Genetics: Most cases are autosomal dominant with variable penetrance, sporadic cases are also seen. Mutations in ryanodine receptor (RYR1) gene on chromosome 19q have been found in some patients. This receptor contains the channels for calcium release from the sarcoplasmic reticulum. Mutation of this gene is also related to about 50% of patients with latent malignant hyperpyrexia. Central core disease and malignant hyperthermia may be different expressions of mutations of the same gene. In one family, mutations of ryanodine receptor gene have caused myopathy that have features of both central core disease and nemaline myopathy.

Pathogenesis: The relationship of RYR1 gene mutation and pathogenesis of central core disease has not been established. However, RYR 1 protein has been identified in core regions by immunohistochemistry.

HISTOPATHOLOGY AND IMMUNOHISTOCHEMISTRY: Head

Cores:

· Morphology: Cores are not seen in paraffin HE sections. Typical cores are solitary round abnormal regions in the center of the fiber and have a smudgy appearance in Gomori’s modified trichrome. The core may be eccentric or central. Cores usually occupy 30-60% of the cross-sectional area of fibers. Typically type 1 fibers are involved and the proportion of fiber involved is quite variable from muscle to muscle. Structured cores refer to those with contracted myofibrils (under EM) that retain their striated pattern and preserved ATPase activity. Unstructured cores show severe disruption of myofibrils and lack of ATPase activity. The amount of cores increase with age.

· Semithin sections: Cores are best seen on longitudinal sections but can also be seen in cross sections. Concentration of lipid droplets between the core and non-core zone may be present. Z-disc streaming is often present in the cores.

· Histochemistry: The cores have decreased oxidative enzyme activity and are thinly rimmed by areas with increased oxidative enzyme. They also stain pale on PAS and also thinly rimed with areas that that stain strongly with PAS. ATPase may be slightly less than normal but the staining is smudgy. It is very often that there is a type 1 fiber predominance.

Target fibers for comparison

· Immunohistochemistry: Expression of desmin is reduced or in form of strongly positive spots within the cores. Desmin positive rims can also be observed. Increased expression of desmin is seen in the non-core zones. Immunohistochemistry is a good way to demonstrate the length of the cores in longitudinal sections since they are more available in paraffin sections.

· EM: Cores are composed of myuofibrils with wavy Z-disc and contracted sarcomeres; Z-disc streaming may be present.
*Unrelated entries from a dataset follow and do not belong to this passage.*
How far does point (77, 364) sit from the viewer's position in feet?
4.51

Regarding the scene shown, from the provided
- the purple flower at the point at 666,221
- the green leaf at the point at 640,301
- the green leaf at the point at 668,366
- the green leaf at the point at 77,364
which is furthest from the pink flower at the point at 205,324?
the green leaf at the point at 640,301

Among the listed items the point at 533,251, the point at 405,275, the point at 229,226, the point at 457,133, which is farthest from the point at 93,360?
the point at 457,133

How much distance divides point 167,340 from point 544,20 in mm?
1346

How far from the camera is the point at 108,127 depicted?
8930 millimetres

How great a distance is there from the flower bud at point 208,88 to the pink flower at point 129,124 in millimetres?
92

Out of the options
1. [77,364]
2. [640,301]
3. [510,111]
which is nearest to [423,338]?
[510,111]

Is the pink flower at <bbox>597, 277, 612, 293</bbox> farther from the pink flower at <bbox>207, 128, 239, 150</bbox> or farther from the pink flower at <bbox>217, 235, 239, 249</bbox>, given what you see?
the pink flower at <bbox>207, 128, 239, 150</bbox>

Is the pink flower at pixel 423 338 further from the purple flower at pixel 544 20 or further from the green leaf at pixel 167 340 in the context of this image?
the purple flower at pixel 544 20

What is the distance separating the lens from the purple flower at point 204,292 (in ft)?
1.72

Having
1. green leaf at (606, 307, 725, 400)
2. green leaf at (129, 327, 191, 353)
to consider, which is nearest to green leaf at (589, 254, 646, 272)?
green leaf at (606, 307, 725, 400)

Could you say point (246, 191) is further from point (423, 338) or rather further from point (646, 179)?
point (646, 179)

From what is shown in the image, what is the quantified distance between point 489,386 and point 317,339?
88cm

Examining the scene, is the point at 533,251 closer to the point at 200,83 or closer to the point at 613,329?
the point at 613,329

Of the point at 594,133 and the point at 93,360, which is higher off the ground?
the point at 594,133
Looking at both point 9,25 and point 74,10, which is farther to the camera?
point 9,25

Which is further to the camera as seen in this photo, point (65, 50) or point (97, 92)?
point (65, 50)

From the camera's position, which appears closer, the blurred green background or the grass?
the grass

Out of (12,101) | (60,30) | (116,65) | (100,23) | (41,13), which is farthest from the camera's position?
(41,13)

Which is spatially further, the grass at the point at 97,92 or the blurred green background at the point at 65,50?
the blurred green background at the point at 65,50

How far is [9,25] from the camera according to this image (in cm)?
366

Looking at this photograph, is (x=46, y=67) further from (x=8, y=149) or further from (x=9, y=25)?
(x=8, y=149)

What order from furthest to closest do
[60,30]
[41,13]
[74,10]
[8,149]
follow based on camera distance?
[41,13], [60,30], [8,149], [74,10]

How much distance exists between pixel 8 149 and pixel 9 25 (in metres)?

Myofibrils of the cores are smller, less well defined, and more closely packed. The amount of mitochondria and glyocogen between the myofibrils are reduced. Mitochondria and lipid droplets may accumulate around the cores. All cores show an absence of mitochondria.

DIFFERENTIAL DIAGNOSIS: Head

Target fiber: Differences between target fibers and cores are as follows:

	Target fibers	Cores

Length	Limited, only extending across a few sarcomeres (up to 500 mm)	Long, may run the entire length of the fiber.
Size	Larger	Smaller
Oxidative enzyme	Characteristic three-zone architecture.	Two-zone appearance with no oxidative activity within the core.
Myofibril contraction	The state of myofibril contraction in targets is the same as that in the rest of the fiber.	Myofibrils in cores are more contracted that the non-core myofibrils.